* Questions to answer:
(1) In the excerpt on the Zig example programs, do these statements agree with the text? (a) The master demo is meant to finish in under five minutes. (b) The perplexity demo is started with the command zig build run. (c) Perplexity evaluation results can be saved to JSON. For each, answer yes or no and quote the deciding words.
(2) Carry on the excerpt on the Zig example programs from its last line.

* Reading passage:
====================

11. perplexity_demo.zig -- Evaluation and Benchmarking

What it demonstrates: Configuring the perplexity evaluator with different presets, running evaluations, and interpreting the results.

How to run:

zig run examples/perplexity_demo.zig

Key concepts:

  • PerplexityConfig presets: default, high-precision, fast, temperature-scaled.
  • BenchmarkSuite.generateSyntheticDataset for reproducible testing.
  • BenchmarkResults.printReport for formatted output.
  • Saving results to JSON for offline analysis.

12. main.zig -- Master Demo

What it demonstrates: A curated selection of highlights from every other example, designed to run in under 5 minutes and touch every major subsystem.

How to run:

zig build run
# or
zig run examples/main.zig

Key concepts:

  • End-to-end execution from tensor creation to text generation.

====================

* Available data:
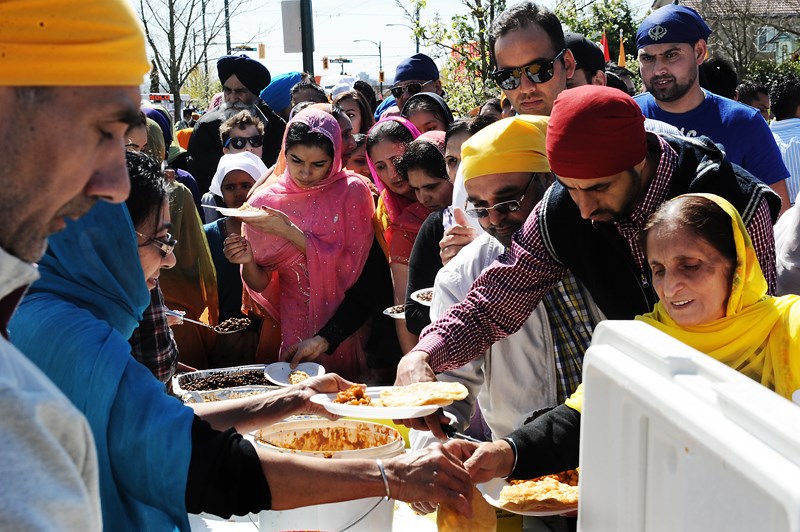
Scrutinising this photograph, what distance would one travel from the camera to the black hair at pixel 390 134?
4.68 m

====================

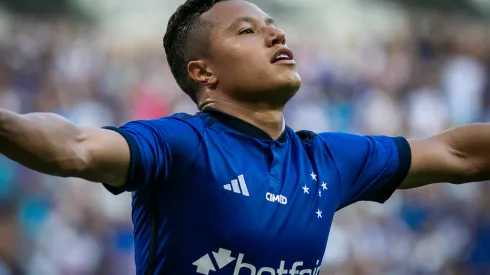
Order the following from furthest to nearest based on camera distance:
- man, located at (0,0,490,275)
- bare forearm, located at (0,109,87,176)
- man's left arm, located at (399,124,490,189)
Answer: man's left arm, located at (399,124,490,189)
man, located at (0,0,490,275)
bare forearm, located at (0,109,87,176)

====================

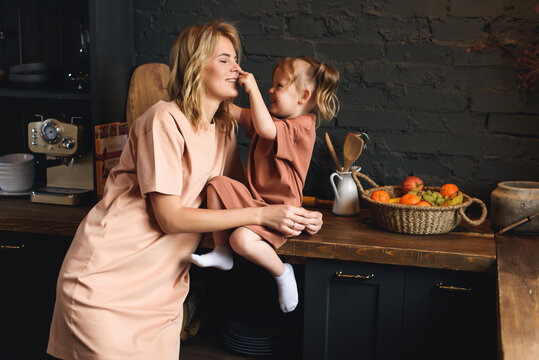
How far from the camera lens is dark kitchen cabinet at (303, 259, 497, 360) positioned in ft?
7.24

====================

* Exercise answers:
(1)
(a) Yes: "designed to run in under 5 minutes"
(b) No: "zig run examples/perplexity_demo.zig"
(c) Yes: "Saving results to JSON for offline analysis."

(2)
  • Summary statistics: test count, parity percentages, performance numbers.
  • Serves as a quick smoke test after code changes.

Running All Examples

To compile and verify that every example builds:

for f in examples/*.zig; do
    echo "Building $f ..."
    zig build-exe "$f" --check 2>&1 | head -1
done

Build system integration

The build.zig file defines named build steps for each example. Use zig build --help to see available targets.